Stated problem: Extract every line of the material below and reproduce it faithfully.

[Scene-based reasoning records]
'''
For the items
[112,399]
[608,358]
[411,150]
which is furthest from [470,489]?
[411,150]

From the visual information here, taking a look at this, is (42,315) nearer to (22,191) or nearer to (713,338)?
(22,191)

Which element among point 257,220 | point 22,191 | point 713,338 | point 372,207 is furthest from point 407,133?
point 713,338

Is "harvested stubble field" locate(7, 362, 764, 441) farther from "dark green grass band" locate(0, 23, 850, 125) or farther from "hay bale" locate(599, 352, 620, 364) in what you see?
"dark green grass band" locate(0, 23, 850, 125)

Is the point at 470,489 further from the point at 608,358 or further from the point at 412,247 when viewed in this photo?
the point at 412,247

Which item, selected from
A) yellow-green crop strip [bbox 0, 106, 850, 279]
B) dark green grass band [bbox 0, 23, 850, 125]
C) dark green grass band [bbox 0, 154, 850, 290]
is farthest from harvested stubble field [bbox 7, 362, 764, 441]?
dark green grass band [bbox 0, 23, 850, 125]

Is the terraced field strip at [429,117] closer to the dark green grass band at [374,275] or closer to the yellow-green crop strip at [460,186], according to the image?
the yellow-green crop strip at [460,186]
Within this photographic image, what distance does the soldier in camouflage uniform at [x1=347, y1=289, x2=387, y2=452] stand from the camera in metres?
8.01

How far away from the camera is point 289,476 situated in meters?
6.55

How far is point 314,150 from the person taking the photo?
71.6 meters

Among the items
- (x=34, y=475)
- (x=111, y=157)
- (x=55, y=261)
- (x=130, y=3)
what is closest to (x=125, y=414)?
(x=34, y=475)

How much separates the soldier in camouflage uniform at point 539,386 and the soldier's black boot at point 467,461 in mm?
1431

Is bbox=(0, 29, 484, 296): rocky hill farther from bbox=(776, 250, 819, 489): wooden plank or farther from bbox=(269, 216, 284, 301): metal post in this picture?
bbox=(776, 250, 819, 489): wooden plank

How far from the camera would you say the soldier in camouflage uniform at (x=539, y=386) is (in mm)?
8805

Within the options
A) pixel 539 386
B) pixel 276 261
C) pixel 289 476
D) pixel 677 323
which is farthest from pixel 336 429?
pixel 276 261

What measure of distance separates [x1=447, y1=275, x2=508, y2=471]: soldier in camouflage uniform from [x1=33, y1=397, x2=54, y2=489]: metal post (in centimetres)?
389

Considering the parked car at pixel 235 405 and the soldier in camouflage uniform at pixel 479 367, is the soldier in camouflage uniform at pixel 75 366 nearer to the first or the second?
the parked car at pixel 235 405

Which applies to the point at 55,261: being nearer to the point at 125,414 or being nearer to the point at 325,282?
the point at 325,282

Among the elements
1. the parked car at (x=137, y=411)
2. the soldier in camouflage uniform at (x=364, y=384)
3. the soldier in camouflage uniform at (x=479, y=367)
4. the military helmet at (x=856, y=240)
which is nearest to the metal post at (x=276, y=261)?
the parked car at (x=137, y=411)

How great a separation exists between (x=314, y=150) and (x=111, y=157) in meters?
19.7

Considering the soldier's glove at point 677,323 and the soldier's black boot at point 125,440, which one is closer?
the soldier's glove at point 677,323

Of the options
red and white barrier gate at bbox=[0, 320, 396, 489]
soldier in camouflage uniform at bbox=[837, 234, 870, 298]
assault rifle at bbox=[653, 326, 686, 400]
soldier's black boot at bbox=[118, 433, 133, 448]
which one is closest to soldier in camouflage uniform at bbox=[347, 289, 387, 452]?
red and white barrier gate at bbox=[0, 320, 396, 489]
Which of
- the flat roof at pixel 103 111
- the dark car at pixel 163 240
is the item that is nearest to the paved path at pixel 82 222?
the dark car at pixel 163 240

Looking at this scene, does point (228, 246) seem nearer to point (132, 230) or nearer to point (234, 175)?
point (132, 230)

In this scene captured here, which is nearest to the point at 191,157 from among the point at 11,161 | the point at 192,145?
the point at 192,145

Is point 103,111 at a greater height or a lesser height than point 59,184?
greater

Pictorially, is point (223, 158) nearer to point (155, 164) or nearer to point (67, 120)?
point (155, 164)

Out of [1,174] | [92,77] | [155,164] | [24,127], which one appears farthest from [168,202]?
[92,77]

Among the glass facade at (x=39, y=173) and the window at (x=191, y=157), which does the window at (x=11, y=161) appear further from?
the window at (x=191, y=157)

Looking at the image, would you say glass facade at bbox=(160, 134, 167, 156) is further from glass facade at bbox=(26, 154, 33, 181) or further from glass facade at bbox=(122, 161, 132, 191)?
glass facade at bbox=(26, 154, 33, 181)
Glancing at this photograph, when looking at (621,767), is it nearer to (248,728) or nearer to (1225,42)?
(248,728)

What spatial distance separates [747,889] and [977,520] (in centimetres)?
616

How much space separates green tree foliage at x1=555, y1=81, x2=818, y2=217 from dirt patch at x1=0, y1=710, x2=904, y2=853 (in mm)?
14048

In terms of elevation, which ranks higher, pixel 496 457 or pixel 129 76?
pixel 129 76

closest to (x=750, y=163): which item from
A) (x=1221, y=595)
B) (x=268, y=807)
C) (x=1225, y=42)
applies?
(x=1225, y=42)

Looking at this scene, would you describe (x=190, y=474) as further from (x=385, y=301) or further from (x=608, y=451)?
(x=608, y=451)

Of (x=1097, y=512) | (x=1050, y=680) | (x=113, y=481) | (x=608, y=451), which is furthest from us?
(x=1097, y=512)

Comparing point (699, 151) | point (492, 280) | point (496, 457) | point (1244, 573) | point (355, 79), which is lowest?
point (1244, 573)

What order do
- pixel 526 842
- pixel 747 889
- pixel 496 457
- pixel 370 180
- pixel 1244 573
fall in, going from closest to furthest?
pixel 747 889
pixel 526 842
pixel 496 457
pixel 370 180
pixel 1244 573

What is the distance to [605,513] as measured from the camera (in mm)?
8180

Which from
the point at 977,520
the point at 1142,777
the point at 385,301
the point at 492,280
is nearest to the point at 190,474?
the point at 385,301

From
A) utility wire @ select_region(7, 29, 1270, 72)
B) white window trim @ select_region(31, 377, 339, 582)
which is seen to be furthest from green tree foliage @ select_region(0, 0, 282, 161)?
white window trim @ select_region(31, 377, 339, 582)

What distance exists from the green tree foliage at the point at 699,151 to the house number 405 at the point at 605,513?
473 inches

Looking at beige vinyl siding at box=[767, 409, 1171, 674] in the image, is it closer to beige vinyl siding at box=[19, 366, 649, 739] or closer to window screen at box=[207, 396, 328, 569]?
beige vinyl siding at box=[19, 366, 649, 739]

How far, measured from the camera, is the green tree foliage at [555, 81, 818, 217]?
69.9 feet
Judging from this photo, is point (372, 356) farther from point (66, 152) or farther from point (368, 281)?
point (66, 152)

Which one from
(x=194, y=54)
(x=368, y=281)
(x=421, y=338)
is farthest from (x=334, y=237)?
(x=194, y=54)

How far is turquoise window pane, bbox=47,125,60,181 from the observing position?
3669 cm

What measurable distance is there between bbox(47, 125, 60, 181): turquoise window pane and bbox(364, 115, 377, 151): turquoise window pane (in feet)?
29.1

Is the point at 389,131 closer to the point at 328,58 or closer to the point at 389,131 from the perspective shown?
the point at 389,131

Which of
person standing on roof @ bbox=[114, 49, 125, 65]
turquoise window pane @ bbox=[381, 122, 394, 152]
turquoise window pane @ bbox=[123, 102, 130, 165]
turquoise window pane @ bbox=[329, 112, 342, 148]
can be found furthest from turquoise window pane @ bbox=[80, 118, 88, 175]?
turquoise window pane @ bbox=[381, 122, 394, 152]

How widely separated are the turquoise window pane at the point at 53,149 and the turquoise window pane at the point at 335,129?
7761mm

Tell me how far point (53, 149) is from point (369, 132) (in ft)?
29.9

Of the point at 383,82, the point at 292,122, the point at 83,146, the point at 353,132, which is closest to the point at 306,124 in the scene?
'''
Task result:
For the items
[112,399]
[608,358]
[411,150]
which is furthest from [470,489]?
[411,150]

From the visual information here, taking a look at this, is (42,315) nearer to (22,191) or nearer to (713,338)?
(22,191)

Which element among point 257,220 | point 22,191 | point 713,338 | point 372,207 is furthest from point 407,133?
point 713,338

Is "harvested stubble field" locate(7, 362, 764, 441) farther from "dark green grass band" locate(0, 23, 850, 125) or farther from "hay bale" locate(599, 352, 620, 364) in what you see?
"dark green grass band" locate(0, 23, 850, 125)

Is the point at 470,489 further from the point at 608,358 or further from the point at 412,247 when viewed in this photo?
the point at 412,247

Which item, selected from
A) yellow-green crop strip [bbox 0, 106, 850, 279]
B) dark green grass band [bbox 0, 23, 850, 125]
C) dark green grass band [bbox 0, 154, 850, 290]
is farthest from harvested stubble field [bbox 7, 362, 764, 441]?
dark green grass band [bbox 0, 23, 850, 125]

Is the terraced field strip at [429,117] closer to the dark green grass band at [374,275] or closer to the yellow-green crop strip at [460,186], according to the image?
the yellow-green crop strip at [460,186]
Within this photographic image, what distance does the soldier in camouflage uniform at [x1=347, y1=289, x2=387, y2=452] stand from the camera in metres?
8.01

How far away from the camera is point 289,476 situated in meters?
6.55

How far is point 314,150 from the person taking the photo?
71.6 meters

Among the items
- (x=34, y=475)
- (x=111, y=157)
- (x=55, y=261)
- (x=130, y=3)
what is closest to (x=125, y=414)?
(x=34, y=475)

How much separates the soldier in camouflage uniform at point 539,386 and the soldier's black boot at point 467,461 in mm?
1431

Is bbox=(0, 29, 484, 296): rocky hill farther from bbox=(776, 250, 819, 489): wooden plank or farther from bbox=(269, 216, 284, 301): metal post in this picture?
bbox=(776, 250, 819, 489): wooden plank

How far from the camera would you say the soldier in camouflage uniform at (x=539, y=386) is (in mm)?
8805

Within the options
A) pixel 539 386
B) pixel 276 261
C) pixel 289 476
D) pixel 677 323
which is farthest from pixel 336 429?
pixel 276 261

What measure of distance separates [x1=447, y1=275, x2=508, y2=471]: soldier in camouflage uniform from [x1=33, y1=397, x2=54, y2=489]: metal post (in centimetres)?
389

Considering the parked car at pixel 235 405 and the soldier in camouflage uniform at pixel 479 367, is the soldier in camouflage uniform at pixel 75 366 nearer to the first or the second?
the parked car at pixel 235 405

Which applies to the point at 55,261: being nearer to the point at 125,414 or being nearer to the point at 325,282?
the point at 325,282

Among the elements
1. the parked car at (x=137, y=411)
2. the soldier in camouflage uniform at (x=364, y=384)
3. the soldier in camouflage uniform at (x=479, y=367)
4. the military helmet at (x=856, y=240)
which is nearest to the metal post at (x=276, y=261)?
the parked car at (x=137, y=411)

How great a separation exists between (x=314, y=150) and (x=111, y=157) in meters?
19.7

Considering the soldier's glove at point 677,323 and the soldier's black boot at point 125,440, which one is closer?
the soldier's glove at point 677,323

Of the options
red and white barrier gate at bbox=[0, 320, 396, 489]
soldier in camouflage uniform at bbox=[837, 234, 870, 298]
assault rifle at bbox=[653, 326, 686, 400]
soldier's black boot at bbox=[118, 433, 133, 448]
which one is closest to soldier in camouflage uniform at bbox=[347, 289, 387, 452]?
red and white barrier gate at bbox=[0, 320, 396, 489]
Which of
- the flat roof at pixel 103 111
- the dark car at pixel 163 240
is the item that is nearest to the paved path at pixel 82 222?
the dark car at pixel 163 240

Looking at this scene, does point (228, 246) seem nearer to point (132, 230) or nearer to point (234, 175)?
point (132, 230)

In this scene captured here, which is nearest to the point at 191,157 from among the point at 11,161 | the point at 192,145?
the point at 192,145

Is point 103,111 at a greater height or a lesser height than point 59,184?
greater

Pictorially, is point (223, 158) nearer to point (155, 164) or nearer to point (67, 120)?
point (155, 164)

Out of [1,174] | [92,77] | [155,164] | [24,127], which one appears farthest from [168,202]?
[92,77]

Among the glass facade at (x=39, y=173) and the window at (x=191, y=157), which does the window at (x=11, y=161) appear further from?
the window at (x=191, y=157)

Looking at the image, would you say glass facade at bbox=(160, 134, 167, 156) is further from glass facade at bbox=(26, 154, 33, 181) or further from glass facade at bbox=(122, 161, 132, 191)?
glass facade at bbox=(26, 154, 33, 181)
Glancing at this photograph, when looking at (621,767), is it nearer to (248,728) or nearer to (1225,42)?
(248,728)

What spatial distance separates [747,889] and [977,520] (in centimetres)?
616

How much space separates green tree foliage at x1=555, y1=81, x2=818, y2=217 from dirt patch at x1=0, y1=710, x2=904, y2=853 (in mm)?
14048

In terms of elevation, which ranks higher, pixel 496 457 or pixel 129 76?
pixel 129 76

closest to (x=750, y=163): which item from
A) (x=1221, y=595)
B) (x=268, y=807)
C) (x=1225, y=42)
applies?
(x=1225, y=42)

Looking at this scene, would you describe (x=190, y=474) as further from (x=385, y=301) or further from (x=608, y=451)?
(x=608, y=451)

Of (x=1097, y=512) | (x=1050, y=680) | (x=113, y=481) | (x=608, y=451), which is furthest from us?
(x=1097, y=512)

Comparing point (699, 151) | point (492, 280) | point (496, 457) | point (1244, 573) | point (355, 79), which is lowest?
point (1244, 573)

What order do
- pixel 526 842
- pixel 747 889
- pixel 496 457
- pixel 370 180
- pixel 1244 573
fall in, going from closest to furthest?
pixel 747 889
pixel 526 842
pixel 496 457
pixel 370 180
pixel 1244 573

What is the distance to [605,513] as measured from the camera (in mm)?
8180

Which from
the point at 977,520
the point at 1142,777
the point at 385,301
the point at 492,280
is nearest to the point at 190,474?
the point at 385,301

From
A) utility wire @ select_region(7, 29, 1270, 72)
B) white window trim @ select_region(31, 377, 339, 582)
which is seen to be furthest from green tree foliage @ select_region(0, 0, 282, 161)?
white window trim @ select_region(31, 377, 339, 582)

What distance exists from the green tree foliage at the point at 699,151 to the house number 405 at the point at 605,513?
473 inches

Looking at beige vinyl siding at box=[767, 409, 1171, 674] in the image, is it closer to beige vinyl siding at box=[19, 366, 649, 739] or closer to window screen at box=[207, 396, 328, 569]?
beige vinyl siding at box=[19, 366, 649, 739]

How far, measured from the camera, is the green tree foliage at [555, 81, 818, 217]?
69.9 feet
Judging from this photo, is point (372, 356) farther from point (66, 152) or farther from point (368, 281)?
point (66, 152)

Which one from
(x=194, y=54)
(x=368, y=281)
(x=421, y=338)
is farthest from (x=334, y=237)?
(x=194, y=54)

How far is turquoise window pane, bbox=47,125,60,181 from the observing position?
3669 cm

What measurable distance is there between bbox(47, 125, 60, 181): turquoise window pane and bbox(364, 115, 377, 151): turquoise window pane (in feet)?
29.1

Is the point at 389,131 closer to the point at 328,58 or closer to the point at 389,131 from the perspective shown?
the point at 389,131

Which of
person standing on roof @ bbox=[114, 49, 125, 65]
turquoise window pane @ bbox=[381, 122, 394, 152]
turquoise window pane @ bbox=[123, 102, 130, 165]
turquoise window pane @ bbox=[329, 112, 342, 148]
can be found furthest from turquoise window pane @ bbox=[80, 118, 88, 175]?
turquoise window pane @ bbox=[381, 122, 394, 152]

How widely separated are the turquoise window pane at the point at 53,149 and the turquoise window pane at the point at 335,129?
7761mm

Tell me how far point (53, 149) is from point (369, 132) (in ft)?
29.9

Of the point at 383,82, the point at 292,122, the point at 83,146, the point at 353,132, which is closest to the point at 306,124 in the scene?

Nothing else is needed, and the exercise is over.